In October of 2020, police officers observed a car roll through a stop sign and pulled over the vehicle. When officers approached, defendant was behind the wheel; one officer took defendant’s license and information to perform a warrant check, while the other officer stayed with defendant and shined a flashlight through the windows to observe the vehicle. After shining the light around the vehicle, the officer noticed a plastic baggie next to the driver’s door, and defendant was detained while the officers retrieved and tested the baggie.
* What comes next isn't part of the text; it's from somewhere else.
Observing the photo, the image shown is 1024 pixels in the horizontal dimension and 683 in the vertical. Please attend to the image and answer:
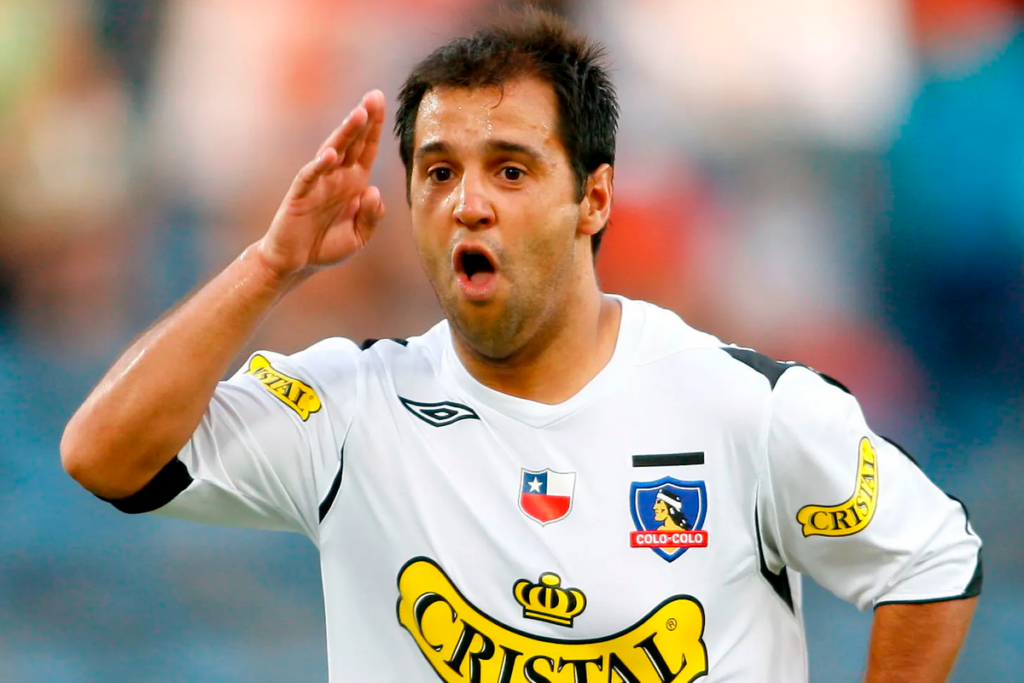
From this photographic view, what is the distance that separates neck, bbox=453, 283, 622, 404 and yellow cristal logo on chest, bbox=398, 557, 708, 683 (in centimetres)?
50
The baggie tested positive for crack-cocaine.

 

On appeal, defendant argued that the stop was inappropriately pretextual, and that the officer shining a flashlight lacked probable cause to search his vehicle. The Court of Appeals disagreed, explaining that “[o]fficers who lawfully approach a car and look inside with a flashlight do not conduct a ‘search’ within the meaning of the Fourth Amendment.” Slip Op. at 4-5, quoting State v. Brooks, 337 N.C. 132, 144 (1994). The court then turned to the stop, explaining that “both the United States Supreme Court and our North Carolina Supreme Court have ruled that an officer’s subjective motive for a stop has no bearing on the Fourth Amendment analysis.” Slip Op. at 9, citing Whren v. United States, 517 U.S. 806, 813 (1996); and State v. McClendon, 350 N.C. 630, 635-36 (1999). Having established for Fourth Amendment analysis that the subjective motive for the stop was irrelevant and that a flashlight through defendant’s window was not a search, the court affirmed the trial court’s decision to deny the motion.